Substitute $8.99\times {10}^9\text{N}\cdot {\text{m}}^2{\text{/C}}^2$ for $k$, $4.00\text{mm}$ for $r_1$, $85.0\text{g}$ for $m_1$, $4.00\text{μC}$ for $q_1$, $150.0\text{cm}$ for $d$, $2.00\text{mm}$ for $r_2$, $300.0\text{g}$ for $m_2$ and $5.00\text{μC}$ for $q_2$ in equation (V) to find $v_1$.

  $\begin{array}{c}{v}_1=\sqrt{\begin{array}{l}\left(\frac{2\left(\left(300.0\text{g}\right)\left(\frac{1\text{kg}}{{10}^3\text{g}}\right)\right)\left(8.99\times {10}^9\text{N}\cdot {\text{m}}^2{\text{/C}}^2\right)\left(\left(4.00\text{μC}\right)\left(\frac{1\text{C}}{{10}^6\text{μC}}\right)\right)\left(\left(5.00\text{μC}\right)\left(\frac{1\text{C}}{{10}^6\text{μC}}\right)\right)}{\left(\left(85.0\text{g}\right)\left(\frac{1\text{kg}}{{10}^3\text{g}}\right)\right)\left(\left(\left(85.0\text{g}\right)\left(\frac{1\text{kg}}{{10}^3\text{g}}\right)\right)+\left(\left(300.0\text{g}\right)\left(\frac{1\text{kg}}{{10}^3\text{g}}\right)\right)\right)}\right)\\ \left(\frac{1}{\left(\left(4.00\text{mm}\right)\left(\frac{1\text{m}}{{10}^3\text{mm}}\right)\right)+\left(\left(2.00\text{mm}\right)\left(\frac{1\text{m}}{{10}^3\text{mm}}\right)\right)}-\frac{1}{\left(\left(150.0\text{cm}\right)\left(\frac{1\text{m}}{{10}^2\text{cm}}\right)\right)}\right)\end{array}}\\ =\sqrt{\begin{array}{l}\left(\frac{2\left(300.0\times {10}^{-3}\text{kg}\right)\left(8.99\times {10}^9\text{N}\cdot {\text{m}}^2{\text{/C}}^2\right)\left(4.00\times {10}^6\text{C}\right)\left(5.00\times {10}^6\text{C}\right)}{\left(85.0\times {10}^{-3}\text{kg}\right)\left(\left(85.0\times {10}^{-3}\text{kg}\right)+\left(300.0\times {10}^{-3}\text{kg}\right)\right)}\right)\\ \left(\frac{1}{\left(4.00\times {10}^{-3}\text{m}\right)+\left(2.00\times {10}^{-3}\text{m}\right)}-\frac{1}{\left(150.0\times {10}^{-2}\text{m}\right)}\right)\end{array}}\\ =23.4\text{m/s}\end{array}$

Substitute $85.0\text{g}$ for $m_1$, $300.0\text{g}$ for $m_2$ and $23.4\text{m/s}$ for $v_1$ in equation (II) to find $v_2$.
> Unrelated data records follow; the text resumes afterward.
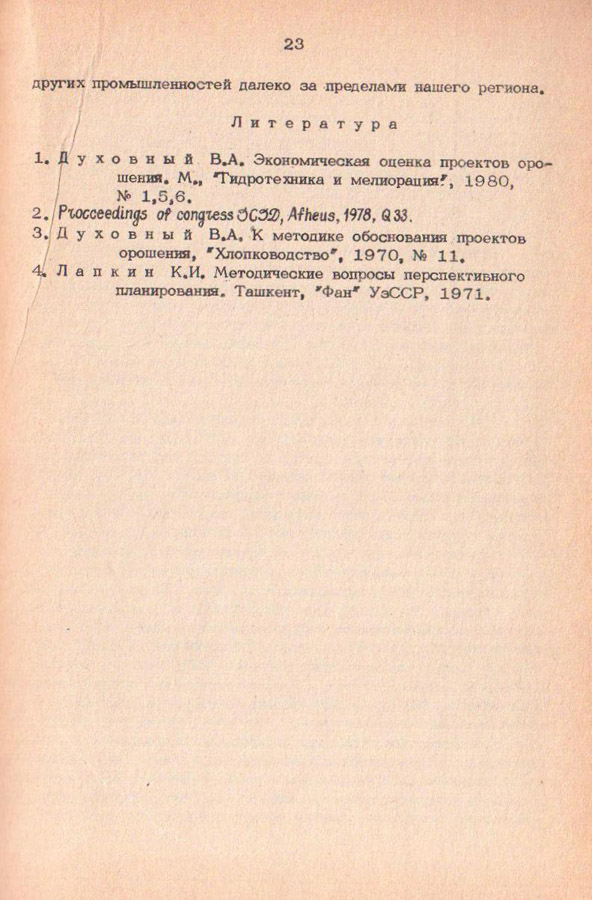 23

других промышленностей далеко за пределами нашего региона.

Литература

1. Духовный В.А. Экономическая оценка проектов орошения. М., "Гидротехника и мелиорация", 1980, № 1,5,6.
2. Procceedings of congress ICID, Atheus, 1978, Q 33.
3. Духовный В.А. К методике обоснования проектов орошения, "Хлопководство", 1970, № 11.
4. Лапкин К.И. Методические вопросы перспективного планирования. Ташкент, "Фан" УзССР, 1971.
    $\begin{array}{c}{v}_2=\frac{\left(\left(85.0\text{g}\right)\left(\frac{1\text{kg}}{{10}^3\text{g}}\right)\right)\left(23.4\text{m/s}\right)}{\left(\left(300.0\text{g}\right)\left(\frac{1\text{kg}}{{10}^3\text{g}}\right)\right)}\\ =\frac{\left(85.0\times {10}^{-3}\text{kg}\right)\left(23.4\text{m/s}\right)}{\left(300.0\times {10}^{-3}\text{kg}\right)}\\ =6.63\text{m/s}\end{array}$

Thus, the speed of first sphere the instant before collision is $23.4\text{m/s}$ and speed of second sphere the instant before collision is $6.63\text{m/s}$.